(Stored data entries)
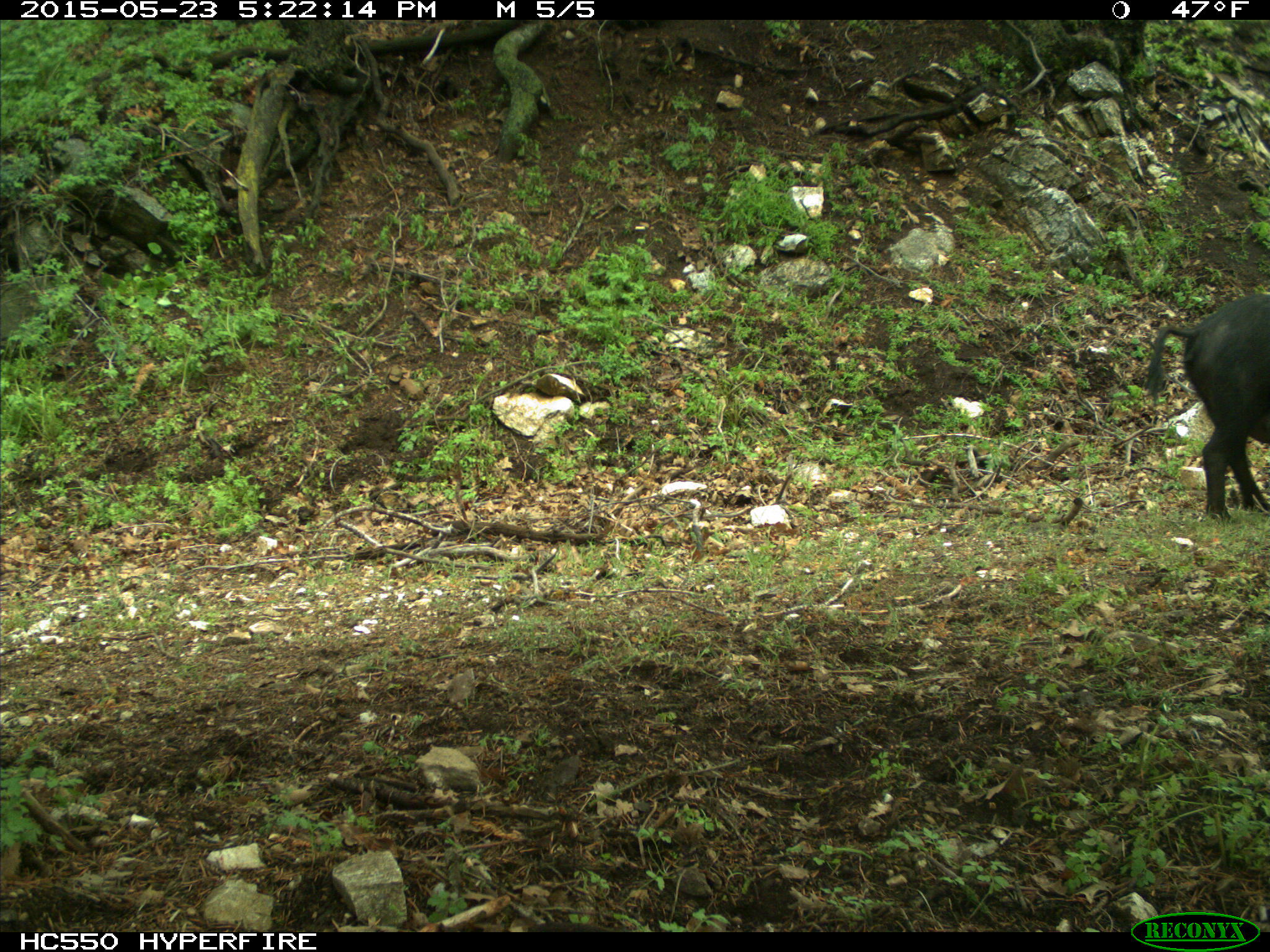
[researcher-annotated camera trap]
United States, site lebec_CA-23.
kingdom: Animalia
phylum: Chordata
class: Mammalia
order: Artiodactyla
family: Suidae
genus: Sus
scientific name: Sus scrofa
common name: wild boar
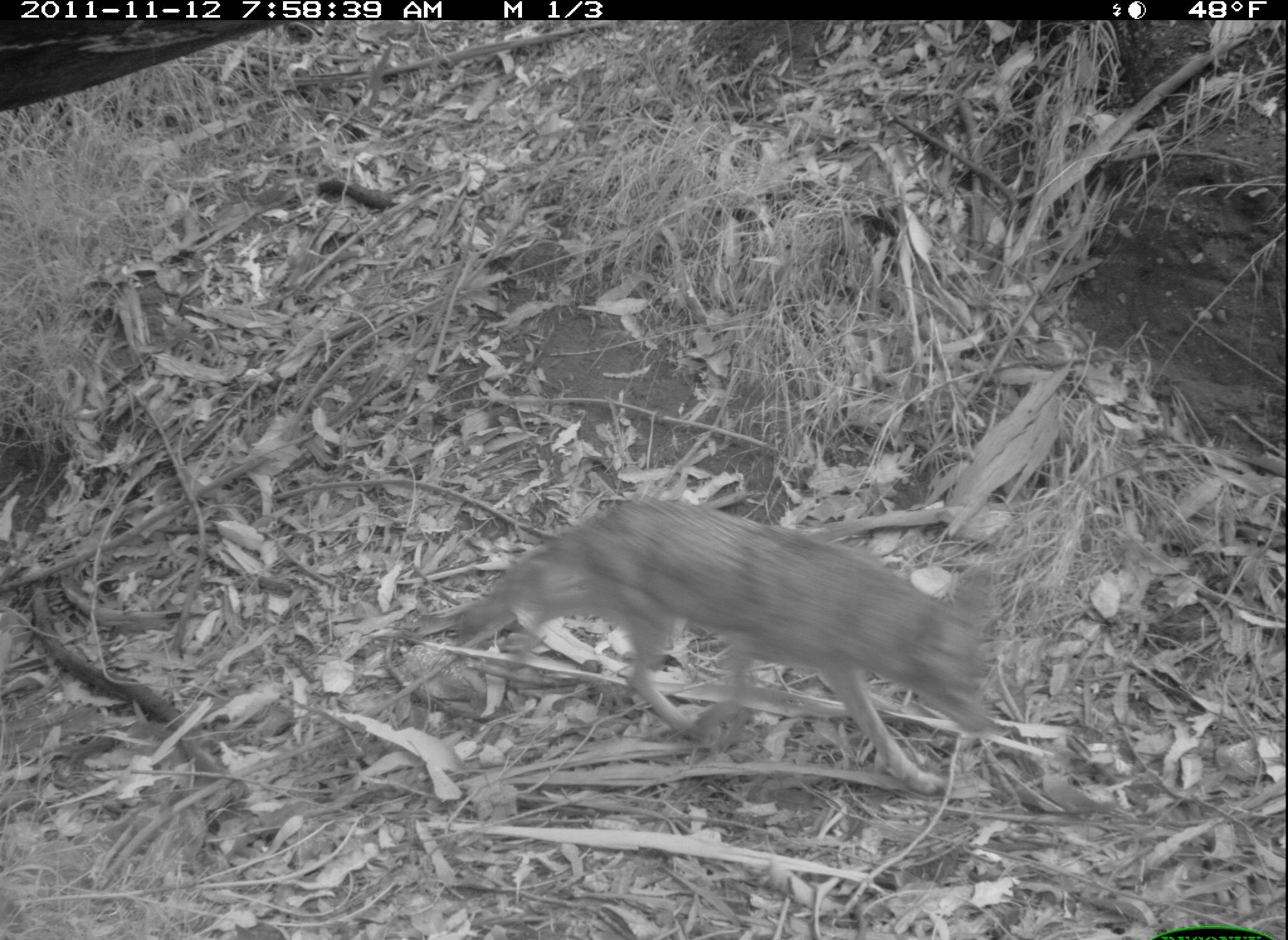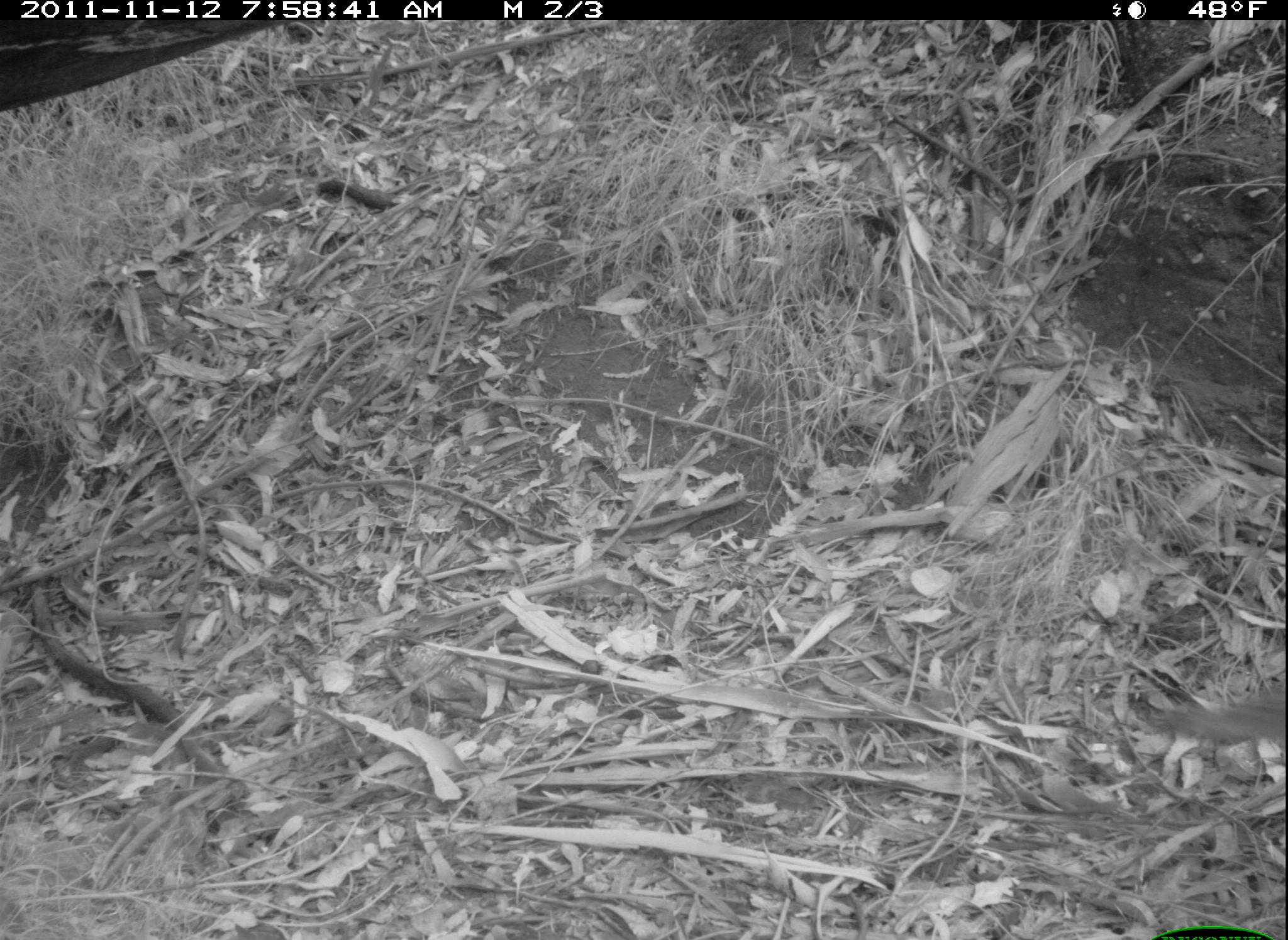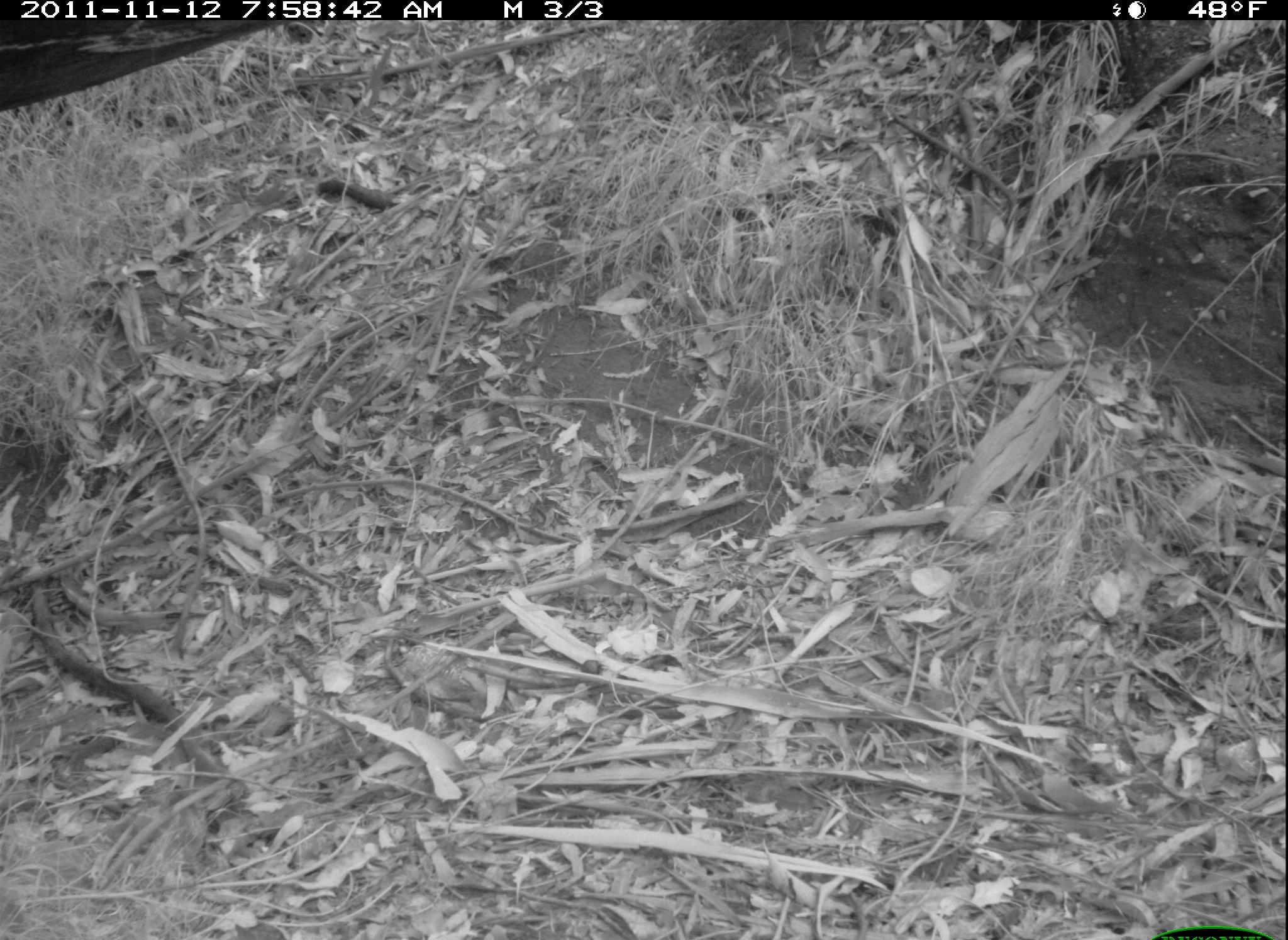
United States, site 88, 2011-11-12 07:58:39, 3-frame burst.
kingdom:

YOUR GOAL: Starting from the records above, copy each line where the string "United" is found.

WRITTEN ANSWER:
United States, site lebec_CA-23.
United States, site 88, 2011-11-12 07:58:39, 3-frame burst.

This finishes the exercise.